**YOUR GOAL:** The pictures get left out, but everything else in the listing below must be duplicated exactly.

**DATASET EXCERPT:**
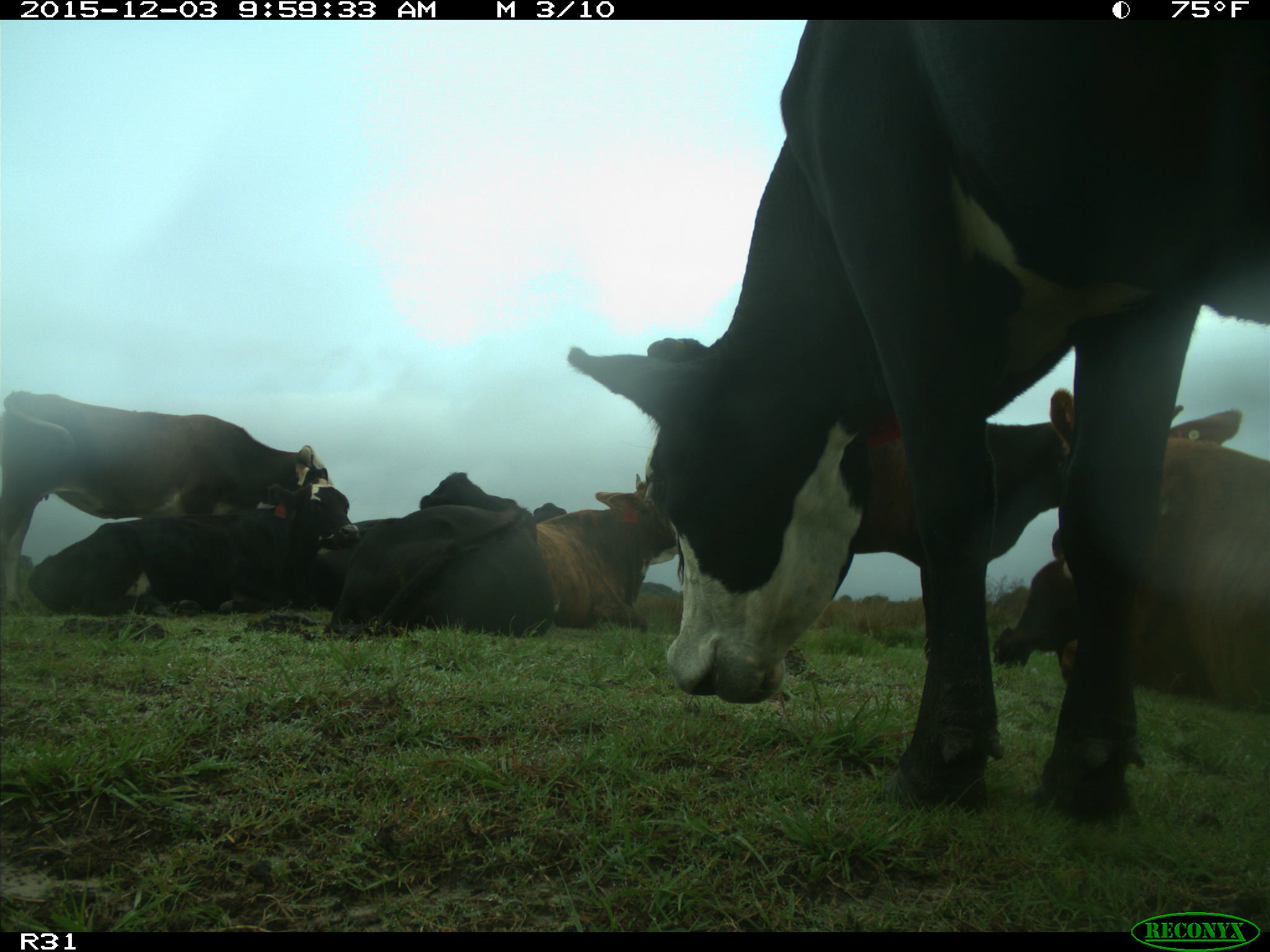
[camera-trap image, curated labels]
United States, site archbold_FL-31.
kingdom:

**ANSWER TO THIS TASK:**
[camera-trap image, curated labels]
United States, site archbold_FL-31.
kingdom:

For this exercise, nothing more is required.